The unfortunate result of decayed religion in a secular age is Moralistic Therapeutic Deism (MTD), a term coined by sociologists but which proves the fiercest enemy in Dreher’s analysis.
Indeed, readers who expect Dreher to lay the blame with same-sex marriage or gender-neutral bathrooms will be disappointed. He is more distraught about how MTD has replaced religion in our society, even infecting most churches.
“Though superficially Christian,” Dreher writes, “MTD is the natural religion of a culture that worships the self and material comfort.”

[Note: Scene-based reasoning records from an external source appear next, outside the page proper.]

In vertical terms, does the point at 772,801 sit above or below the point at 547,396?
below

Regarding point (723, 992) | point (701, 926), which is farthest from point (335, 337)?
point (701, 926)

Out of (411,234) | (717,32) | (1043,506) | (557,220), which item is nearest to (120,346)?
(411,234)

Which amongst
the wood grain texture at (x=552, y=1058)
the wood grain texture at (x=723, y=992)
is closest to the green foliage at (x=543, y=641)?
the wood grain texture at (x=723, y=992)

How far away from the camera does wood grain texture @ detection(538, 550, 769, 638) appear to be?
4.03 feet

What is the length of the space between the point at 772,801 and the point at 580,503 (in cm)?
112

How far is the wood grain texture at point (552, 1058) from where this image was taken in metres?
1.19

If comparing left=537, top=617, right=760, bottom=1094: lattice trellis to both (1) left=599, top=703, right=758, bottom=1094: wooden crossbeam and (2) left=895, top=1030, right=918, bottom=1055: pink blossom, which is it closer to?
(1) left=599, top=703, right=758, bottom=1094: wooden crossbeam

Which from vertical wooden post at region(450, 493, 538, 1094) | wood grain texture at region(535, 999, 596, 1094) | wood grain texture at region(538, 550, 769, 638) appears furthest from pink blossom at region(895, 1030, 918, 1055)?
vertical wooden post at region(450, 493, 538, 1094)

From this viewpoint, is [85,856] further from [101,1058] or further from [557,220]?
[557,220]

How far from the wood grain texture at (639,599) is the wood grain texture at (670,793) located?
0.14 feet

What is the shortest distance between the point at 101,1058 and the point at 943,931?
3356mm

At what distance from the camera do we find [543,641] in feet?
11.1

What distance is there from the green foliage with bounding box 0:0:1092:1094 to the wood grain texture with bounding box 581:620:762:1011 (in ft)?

Those who think Dreher will defend right-wing politics and conspicuous consumption will also be surprised. He takes aim, perhaps more timidly than some would like, at conservative Christians’ uncritical enthusiasm for capitalism.
In telling the stories of communities that are living out forms of the Benedict Option, Dreher invites readers to think about whether and how they might incorporate some of these principles into their own lives.
The book ends with a stinging critique of the soul-numbing effects of our technology and devices. Here, Dreher channels C.S. Lewis’ critique of scientism in a way that is accessible and compelling.
I came to “The Benedict Option” as a writer engaged in debates about religion in public life. But I could not help reading the book as a man approaching middle age with three young children.
While I spend little time worrying about whether Rod Dreher’s prognosis for American civilization is too dark, I actually worry a great deal about my children’s future and what my wife and I should be doing to prepare them for it.
In vivid ways, my entire intellectual and religious life has been forged in the increasingly irreconcilable conflict between the Christian past and what Dreher sees as an anti-Christian future.
My formation in mainline Protestantism approximated Moralistic Therapeutic Deism more than I would like to admit. And though I feel mostly at home in modern culture, my emphatic opinion that Christianity has self-evidently been more of a boon than a bane to civilization puts me at odds with many secular progressives.
Dostoyevsky said, “The second half of a man’s life is made up of nothing but the habits he has acquired during the first half.” “The Benedict Option” got me thinking critically about how I might inculcate better habits in my children.
Dreher has plenty of critics, and many of them have thoughtful objections to his analysis. He generally overlooks nonwhite Christian voices, and his defensiveness and dismissiveness toward concerns about his racial blinders are unbecoming.
I still find Dreher’s assessment of the present situation in “The Benedict Option” too gloomy. But his analysis is provocative and his suggestions merit serious consideration, regardless of how dismal things actually are.
He makes a fairly strong, if unfashionable, case for medieval ways of thinking that are arguably at least as enlightened as our own.
I am not sure whether the Christian past holds the keys to human flourishing in our time. But Dreher gives me reasonable doubt that the future we are embracing will be much better.